Figure B. A ribbon diagram of the TL1A trimer. (Jin et al. BBRC 364:1, 2007).
It is unusual for a human gene of 6.5 kb to contain only
a small open reading frame of 522 nucleotides.
Multiple VEGI transcripts generated by the use of
cryptic splice sites and alternate exons.
Expression
VEGI is specifically expressed in endothelial cells.

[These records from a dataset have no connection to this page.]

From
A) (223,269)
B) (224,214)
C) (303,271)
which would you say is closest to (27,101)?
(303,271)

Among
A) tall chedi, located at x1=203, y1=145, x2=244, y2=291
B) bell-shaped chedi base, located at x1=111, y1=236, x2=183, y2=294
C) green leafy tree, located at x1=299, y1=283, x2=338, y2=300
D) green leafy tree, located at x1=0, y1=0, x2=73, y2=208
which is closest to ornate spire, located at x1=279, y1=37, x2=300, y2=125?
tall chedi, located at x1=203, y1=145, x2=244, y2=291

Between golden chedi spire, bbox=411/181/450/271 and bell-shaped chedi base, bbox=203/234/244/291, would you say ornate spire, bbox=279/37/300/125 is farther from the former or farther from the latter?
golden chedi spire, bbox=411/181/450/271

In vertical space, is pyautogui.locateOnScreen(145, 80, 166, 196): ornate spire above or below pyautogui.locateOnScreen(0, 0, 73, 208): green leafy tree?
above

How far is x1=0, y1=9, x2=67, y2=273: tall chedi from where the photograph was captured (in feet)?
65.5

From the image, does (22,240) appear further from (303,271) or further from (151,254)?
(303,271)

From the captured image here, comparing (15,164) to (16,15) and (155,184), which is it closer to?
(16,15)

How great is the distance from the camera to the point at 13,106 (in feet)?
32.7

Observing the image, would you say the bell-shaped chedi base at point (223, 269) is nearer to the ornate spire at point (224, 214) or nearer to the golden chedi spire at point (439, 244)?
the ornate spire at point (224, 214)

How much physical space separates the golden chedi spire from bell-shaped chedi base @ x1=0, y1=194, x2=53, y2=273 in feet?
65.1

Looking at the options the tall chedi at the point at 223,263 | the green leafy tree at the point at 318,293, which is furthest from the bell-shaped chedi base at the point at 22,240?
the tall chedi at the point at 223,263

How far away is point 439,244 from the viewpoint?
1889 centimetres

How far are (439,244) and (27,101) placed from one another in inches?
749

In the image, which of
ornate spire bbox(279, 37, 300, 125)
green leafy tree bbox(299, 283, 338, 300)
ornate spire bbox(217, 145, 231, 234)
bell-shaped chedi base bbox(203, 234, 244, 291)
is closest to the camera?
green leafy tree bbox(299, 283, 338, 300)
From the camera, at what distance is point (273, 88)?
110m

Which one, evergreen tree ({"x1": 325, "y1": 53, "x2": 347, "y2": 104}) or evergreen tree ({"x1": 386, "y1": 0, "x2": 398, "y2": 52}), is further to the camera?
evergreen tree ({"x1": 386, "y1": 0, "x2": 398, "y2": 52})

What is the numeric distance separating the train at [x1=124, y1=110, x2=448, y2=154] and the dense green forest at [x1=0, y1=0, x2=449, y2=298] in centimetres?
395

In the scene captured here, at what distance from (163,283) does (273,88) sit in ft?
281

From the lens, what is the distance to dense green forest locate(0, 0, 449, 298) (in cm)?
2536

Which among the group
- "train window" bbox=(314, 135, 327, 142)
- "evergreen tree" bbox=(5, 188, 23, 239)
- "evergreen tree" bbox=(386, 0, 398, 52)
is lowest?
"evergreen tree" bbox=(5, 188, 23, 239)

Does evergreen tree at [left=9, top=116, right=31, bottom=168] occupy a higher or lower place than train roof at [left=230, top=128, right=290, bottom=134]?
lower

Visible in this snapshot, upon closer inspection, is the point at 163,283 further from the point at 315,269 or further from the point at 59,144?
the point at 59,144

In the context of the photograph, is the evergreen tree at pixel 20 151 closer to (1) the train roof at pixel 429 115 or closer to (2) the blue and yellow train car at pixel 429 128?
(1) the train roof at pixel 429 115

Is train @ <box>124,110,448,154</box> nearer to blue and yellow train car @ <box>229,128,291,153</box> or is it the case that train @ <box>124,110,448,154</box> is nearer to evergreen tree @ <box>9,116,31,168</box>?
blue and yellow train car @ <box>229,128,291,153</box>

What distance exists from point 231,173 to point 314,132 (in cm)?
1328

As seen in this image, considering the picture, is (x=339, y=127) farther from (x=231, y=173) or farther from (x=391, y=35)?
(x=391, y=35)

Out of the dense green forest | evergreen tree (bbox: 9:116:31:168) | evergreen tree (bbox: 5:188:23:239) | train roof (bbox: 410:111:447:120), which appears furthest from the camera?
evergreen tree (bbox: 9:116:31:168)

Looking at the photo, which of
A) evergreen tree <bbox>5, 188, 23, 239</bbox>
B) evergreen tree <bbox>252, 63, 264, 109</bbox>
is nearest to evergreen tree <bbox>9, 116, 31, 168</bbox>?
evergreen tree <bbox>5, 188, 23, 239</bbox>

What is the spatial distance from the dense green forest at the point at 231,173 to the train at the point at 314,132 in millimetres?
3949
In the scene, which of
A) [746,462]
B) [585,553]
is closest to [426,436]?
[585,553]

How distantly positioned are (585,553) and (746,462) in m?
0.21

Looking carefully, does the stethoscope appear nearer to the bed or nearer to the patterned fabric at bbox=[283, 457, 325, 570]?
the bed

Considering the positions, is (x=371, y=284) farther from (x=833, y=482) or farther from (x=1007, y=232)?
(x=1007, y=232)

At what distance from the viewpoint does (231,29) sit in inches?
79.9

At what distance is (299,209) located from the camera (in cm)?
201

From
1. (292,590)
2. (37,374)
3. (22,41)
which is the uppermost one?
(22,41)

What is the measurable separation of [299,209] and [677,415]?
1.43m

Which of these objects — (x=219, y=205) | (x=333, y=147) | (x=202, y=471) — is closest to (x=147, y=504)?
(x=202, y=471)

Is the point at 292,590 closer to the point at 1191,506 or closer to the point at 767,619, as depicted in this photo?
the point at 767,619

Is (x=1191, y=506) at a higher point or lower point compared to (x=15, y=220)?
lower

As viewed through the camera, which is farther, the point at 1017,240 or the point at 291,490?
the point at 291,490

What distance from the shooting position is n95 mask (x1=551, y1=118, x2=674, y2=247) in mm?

Analysis of total RNA preparations from many cell
lines and primary cell cultures by Northern blot
analysis confirmed the specificity of VEGI expression,
with only HUVEC and human venous endothelial cells
demonstrating detectable levels of expression. Using
multiple tissue Northern blots, the VEGI transcript was
found in many adult human tissues, including placenta,
lung, skeletal muscle, kidney, pancreas, spleen,
prostate, small intestine, and colon, suggesting that the
gene product may play a role in the function of a
normal vasculature.The failure to detect the transcripts
of this new gene in some of the human tissues probably
is due to relatively small proportion of endothelial cells
in these tissues. Using isoform-specific probes, we
have determined that the distribution profiles of VEGI
isoforms in human organs and tissues appear to be
different. The 7.5 kb transcript encoding VEGI-251
was expressed at high levels in the placenta, kidney,
lung and liver, whereas the 2 kb transcript
corresponding to VEGI-174 was observed in liver,
kidney, skeletal muscle and heart. VEGI-174 mRNA
was more abundant in heart, skeletal muscle, pancreas,
adrenal gland, and liver, while VEGI-251 was more
abundant in fetal kidney and fetal lung. Overlapping
expression of VEGI-251 and VEGI-174 mRNA was
detected in prostate, salivary gland and placenta,
whereas VEGI-192 mRNA was not readily detected by
Northern blot. These expression patterns suggest the
possibility of tissue or developmentally specific
functions for VEGI isoforms.
Pseudogene
Not known.
Protein
Description
Hydrophobicity analysis of VEGI predicts a 13 amino
acid hydrophobic region that follows the amino
terminal segment of 12 amino acids, suggesting a
structure characteristic of a type II transmembrane
protein, with residues 26-174 constituting an
extracellular domain analogous to domains found in
other TNF family members.
VEGI isoforms exhibit a carboxyl terminal domain of
151 amino acid residues, which is encoded by part of
the fourth exon, termed IVb. The initially characterized
VEGI isoform, designated VEGI-174, is encoded by
the fourth exon (parts IVa and IVb) alone, which
includes both the putative transmembrane domain and
the conserved extracellular domain. There are two
additional endothelial-specific transcripts of 7.5 and 2.0
kb, which encode peptides of 251 (VEGI-251) and 192
(VEGI-192) residues, respectively. The VEGI-251 and
-192 isoforms differ in their amino terminal regions,
but share the conserved 151-amino acid residue
carboxy terminal domain. VEGI-251 possesses a
putative secretory signal peptide and its overexpression
causes apoptosis of endothelial cells and inhibition of
tumor growth.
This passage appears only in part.